Deep Learning Framework for Liver Segmentation from T1-Weighted MRI Images

Md Sakib Abrar Hossain  1   2 Sidra Gul  3   4 Muhammad E H Chowdhury  2 Muhammad Salman Khan  2 Md Shaheenur Islam Sumon  2 Enamul Haque Bhuiyan  5 Amith Khandakar  2 Maqsud Hossain  1 Abdus Sadique  1 Israa Al-Hashimi  6 Mohamed Arselene Ayari  7 Sakib Mahmud  2 Abdulrahman Alqahtani  8   9
Affiliations

Deep Learning Framework for Liver Segmentation from T1-Weighted MRI Images

Md Sakib Abrar Hossain et al. Sensors (Basel). .

Abstract

The human liver exhibits variable characteristics and anatomical information, which is often ambiguous in radiological images. Machine learning can be of great assistance in automatically segmenting the liver in radiological images, which can be further processed for computer-aided diagnosis. Magnetic resonance imaging (MRI) is preferred by clinicians for liver pathology diagnosis over volumetric abdominal computerized tomography (CT) scans, due to their superior representation of soft tissues. The convenience of Hounsfield unit (HoU) based preprocessing in CT scans is not available in MRI, making automatic segmentation challenging for MR images. This study investigates multiple state-of-the-art segmentation networks for liver segmentation from volumetric MRI images. Here, T1-weighted (in-phase) scans are investigated using expert-labeled liver masks from a public dataset of 20 patients (647 MR slices) from the Combined Healthy Abdominal Organ Segmentation grant challenge (CHAOS).

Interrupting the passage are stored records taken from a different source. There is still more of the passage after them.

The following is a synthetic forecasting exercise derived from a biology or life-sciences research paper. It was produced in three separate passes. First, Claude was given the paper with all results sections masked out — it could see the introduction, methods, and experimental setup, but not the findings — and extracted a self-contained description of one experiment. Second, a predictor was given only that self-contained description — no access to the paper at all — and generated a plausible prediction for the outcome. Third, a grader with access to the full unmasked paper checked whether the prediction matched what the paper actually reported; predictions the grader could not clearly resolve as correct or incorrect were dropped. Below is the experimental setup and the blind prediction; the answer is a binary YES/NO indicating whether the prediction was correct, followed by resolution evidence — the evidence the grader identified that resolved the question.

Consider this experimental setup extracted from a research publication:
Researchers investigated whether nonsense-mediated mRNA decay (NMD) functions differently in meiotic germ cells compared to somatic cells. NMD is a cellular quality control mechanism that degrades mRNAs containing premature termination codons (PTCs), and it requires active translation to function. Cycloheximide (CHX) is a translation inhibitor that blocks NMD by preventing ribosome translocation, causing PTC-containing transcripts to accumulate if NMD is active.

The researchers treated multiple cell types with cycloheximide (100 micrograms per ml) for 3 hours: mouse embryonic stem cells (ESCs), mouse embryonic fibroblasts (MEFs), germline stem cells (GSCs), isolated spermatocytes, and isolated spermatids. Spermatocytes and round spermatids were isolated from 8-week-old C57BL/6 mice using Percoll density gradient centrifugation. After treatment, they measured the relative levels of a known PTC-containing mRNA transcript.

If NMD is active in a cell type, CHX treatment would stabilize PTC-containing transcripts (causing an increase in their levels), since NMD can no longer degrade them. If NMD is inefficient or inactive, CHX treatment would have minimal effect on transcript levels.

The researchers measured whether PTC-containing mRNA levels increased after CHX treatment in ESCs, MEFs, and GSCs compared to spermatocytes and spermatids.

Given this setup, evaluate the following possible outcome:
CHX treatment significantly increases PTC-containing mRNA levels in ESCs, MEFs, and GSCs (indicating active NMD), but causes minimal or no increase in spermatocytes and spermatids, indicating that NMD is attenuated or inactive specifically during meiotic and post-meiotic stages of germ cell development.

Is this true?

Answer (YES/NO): YES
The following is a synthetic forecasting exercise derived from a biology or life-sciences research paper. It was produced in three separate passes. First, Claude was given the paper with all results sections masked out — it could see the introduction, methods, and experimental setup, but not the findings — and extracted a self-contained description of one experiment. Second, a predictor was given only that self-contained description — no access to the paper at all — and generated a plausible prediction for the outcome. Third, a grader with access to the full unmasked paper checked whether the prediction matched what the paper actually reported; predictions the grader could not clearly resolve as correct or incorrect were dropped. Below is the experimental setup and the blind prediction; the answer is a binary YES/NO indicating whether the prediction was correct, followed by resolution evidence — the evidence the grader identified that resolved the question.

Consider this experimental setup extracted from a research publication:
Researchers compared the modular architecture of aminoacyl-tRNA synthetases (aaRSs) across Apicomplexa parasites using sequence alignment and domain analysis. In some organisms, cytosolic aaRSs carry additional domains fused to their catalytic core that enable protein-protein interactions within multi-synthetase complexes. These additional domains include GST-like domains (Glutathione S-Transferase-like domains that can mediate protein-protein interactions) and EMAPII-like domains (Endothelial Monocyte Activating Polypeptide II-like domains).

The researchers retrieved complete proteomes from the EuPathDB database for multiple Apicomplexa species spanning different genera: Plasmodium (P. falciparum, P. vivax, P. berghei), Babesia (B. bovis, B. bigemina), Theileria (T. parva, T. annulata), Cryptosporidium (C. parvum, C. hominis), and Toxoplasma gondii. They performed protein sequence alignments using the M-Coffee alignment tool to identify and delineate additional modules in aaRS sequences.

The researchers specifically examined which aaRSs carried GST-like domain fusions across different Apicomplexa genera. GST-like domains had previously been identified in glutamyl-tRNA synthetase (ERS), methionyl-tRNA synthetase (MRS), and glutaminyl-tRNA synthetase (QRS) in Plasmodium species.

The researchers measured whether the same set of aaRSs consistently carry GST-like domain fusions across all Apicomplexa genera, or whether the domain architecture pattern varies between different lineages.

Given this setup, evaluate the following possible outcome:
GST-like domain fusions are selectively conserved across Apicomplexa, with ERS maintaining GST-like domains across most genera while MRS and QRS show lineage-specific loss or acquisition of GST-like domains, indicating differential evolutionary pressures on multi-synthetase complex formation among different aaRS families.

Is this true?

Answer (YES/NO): NO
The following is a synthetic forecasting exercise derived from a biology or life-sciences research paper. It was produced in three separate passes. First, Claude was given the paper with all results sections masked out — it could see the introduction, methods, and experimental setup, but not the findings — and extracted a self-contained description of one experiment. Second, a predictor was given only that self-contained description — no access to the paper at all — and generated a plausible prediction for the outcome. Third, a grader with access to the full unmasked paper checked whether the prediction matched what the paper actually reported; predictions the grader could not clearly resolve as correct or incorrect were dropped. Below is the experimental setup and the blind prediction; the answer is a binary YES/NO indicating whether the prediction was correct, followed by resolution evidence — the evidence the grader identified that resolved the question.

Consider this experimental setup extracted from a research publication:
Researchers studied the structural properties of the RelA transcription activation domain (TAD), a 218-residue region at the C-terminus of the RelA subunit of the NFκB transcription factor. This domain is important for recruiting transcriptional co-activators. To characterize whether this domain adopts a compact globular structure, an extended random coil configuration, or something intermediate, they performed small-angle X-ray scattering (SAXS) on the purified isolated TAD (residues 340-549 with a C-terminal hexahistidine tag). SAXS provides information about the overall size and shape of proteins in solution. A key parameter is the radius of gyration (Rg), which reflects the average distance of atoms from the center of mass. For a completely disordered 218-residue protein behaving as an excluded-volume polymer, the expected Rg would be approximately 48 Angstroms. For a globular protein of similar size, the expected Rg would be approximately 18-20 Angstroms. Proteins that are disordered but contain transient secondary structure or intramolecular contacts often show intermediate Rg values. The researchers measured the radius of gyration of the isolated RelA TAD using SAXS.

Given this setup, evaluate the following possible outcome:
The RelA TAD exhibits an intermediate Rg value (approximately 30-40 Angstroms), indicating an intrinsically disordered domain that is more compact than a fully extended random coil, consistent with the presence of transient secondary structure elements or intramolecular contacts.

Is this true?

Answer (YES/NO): NO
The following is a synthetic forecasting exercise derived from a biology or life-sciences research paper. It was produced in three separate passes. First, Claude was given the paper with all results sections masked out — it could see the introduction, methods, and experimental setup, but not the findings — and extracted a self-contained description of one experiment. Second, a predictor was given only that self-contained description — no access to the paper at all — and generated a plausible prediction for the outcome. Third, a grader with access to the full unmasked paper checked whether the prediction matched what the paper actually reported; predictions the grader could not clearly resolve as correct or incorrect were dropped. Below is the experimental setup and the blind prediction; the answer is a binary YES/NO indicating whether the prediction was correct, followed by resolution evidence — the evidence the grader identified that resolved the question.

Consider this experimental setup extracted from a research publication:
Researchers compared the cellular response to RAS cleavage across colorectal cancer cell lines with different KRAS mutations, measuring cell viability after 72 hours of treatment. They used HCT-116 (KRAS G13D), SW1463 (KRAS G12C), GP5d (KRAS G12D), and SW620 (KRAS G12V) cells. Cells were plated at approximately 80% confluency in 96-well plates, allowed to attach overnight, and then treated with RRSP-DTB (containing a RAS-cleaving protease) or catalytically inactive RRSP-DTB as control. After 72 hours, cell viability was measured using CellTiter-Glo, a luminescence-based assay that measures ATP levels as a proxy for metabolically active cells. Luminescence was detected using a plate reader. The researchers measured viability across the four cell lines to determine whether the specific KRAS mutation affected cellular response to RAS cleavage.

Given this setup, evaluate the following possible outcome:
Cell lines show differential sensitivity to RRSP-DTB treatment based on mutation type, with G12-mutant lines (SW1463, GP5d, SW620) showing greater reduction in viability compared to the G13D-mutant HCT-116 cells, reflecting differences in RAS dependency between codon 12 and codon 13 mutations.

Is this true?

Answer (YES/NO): NO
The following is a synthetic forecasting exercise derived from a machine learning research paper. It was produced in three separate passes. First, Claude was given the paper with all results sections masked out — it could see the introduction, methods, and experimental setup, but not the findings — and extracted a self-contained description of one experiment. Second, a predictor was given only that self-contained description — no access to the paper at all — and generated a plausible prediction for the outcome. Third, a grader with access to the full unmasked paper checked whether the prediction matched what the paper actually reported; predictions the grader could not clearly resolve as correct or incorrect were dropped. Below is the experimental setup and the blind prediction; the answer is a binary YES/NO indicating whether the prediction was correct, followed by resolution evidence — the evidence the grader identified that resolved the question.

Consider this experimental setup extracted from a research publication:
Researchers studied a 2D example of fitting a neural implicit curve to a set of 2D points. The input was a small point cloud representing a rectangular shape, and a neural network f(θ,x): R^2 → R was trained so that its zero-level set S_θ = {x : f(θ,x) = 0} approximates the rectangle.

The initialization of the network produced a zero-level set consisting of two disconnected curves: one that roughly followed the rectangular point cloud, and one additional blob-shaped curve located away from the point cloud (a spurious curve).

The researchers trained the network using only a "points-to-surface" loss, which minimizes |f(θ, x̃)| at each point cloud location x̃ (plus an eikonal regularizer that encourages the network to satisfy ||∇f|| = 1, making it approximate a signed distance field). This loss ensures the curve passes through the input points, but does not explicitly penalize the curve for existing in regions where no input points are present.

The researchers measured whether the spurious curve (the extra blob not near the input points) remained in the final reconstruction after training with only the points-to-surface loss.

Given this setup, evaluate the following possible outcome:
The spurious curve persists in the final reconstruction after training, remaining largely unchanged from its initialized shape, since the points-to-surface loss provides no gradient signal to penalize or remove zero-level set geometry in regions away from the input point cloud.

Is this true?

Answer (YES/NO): YES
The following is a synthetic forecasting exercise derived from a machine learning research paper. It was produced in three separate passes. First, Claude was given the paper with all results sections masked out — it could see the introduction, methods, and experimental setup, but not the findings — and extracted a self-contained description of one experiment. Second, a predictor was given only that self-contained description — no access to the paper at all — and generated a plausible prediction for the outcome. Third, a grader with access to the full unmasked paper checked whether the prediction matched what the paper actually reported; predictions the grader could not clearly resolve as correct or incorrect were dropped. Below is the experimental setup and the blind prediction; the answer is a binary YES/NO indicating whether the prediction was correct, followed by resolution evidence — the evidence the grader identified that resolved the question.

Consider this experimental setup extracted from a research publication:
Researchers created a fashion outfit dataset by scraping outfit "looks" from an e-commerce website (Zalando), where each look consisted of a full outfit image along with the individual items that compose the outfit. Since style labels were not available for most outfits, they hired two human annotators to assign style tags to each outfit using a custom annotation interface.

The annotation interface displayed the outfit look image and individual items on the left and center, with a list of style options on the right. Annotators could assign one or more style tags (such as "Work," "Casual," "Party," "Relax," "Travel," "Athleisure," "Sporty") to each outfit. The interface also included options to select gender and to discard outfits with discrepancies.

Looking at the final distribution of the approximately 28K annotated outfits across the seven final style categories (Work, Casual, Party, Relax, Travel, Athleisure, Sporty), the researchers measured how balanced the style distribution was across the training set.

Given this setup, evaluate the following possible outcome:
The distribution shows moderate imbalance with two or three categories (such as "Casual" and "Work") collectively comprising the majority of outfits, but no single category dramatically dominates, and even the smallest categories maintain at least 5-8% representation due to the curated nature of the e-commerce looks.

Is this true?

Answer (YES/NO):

The reason for using T1-weighted images is that it demonstrates brighter fat content, thus providing enhanced images for the segmentation task. Twenty-four different state-of-the-art segmentation networks with varying depths of dense, residual, and inception encoder and decoder backbones were investigated for the task. A novel cascaded network is proposed to segment axial liver slices. The proposed framework outperforms existing approaches reported in the literature for the liver segmentation task (on the same test set) with a dice similarity coefficient (DSC) score and intersect over union (IoU) of 95.15% and 92.10%, respectively.

Keywords: MRI; T1-weighted contrast; automated liver segmentation; deep learning; diagnostic radiology.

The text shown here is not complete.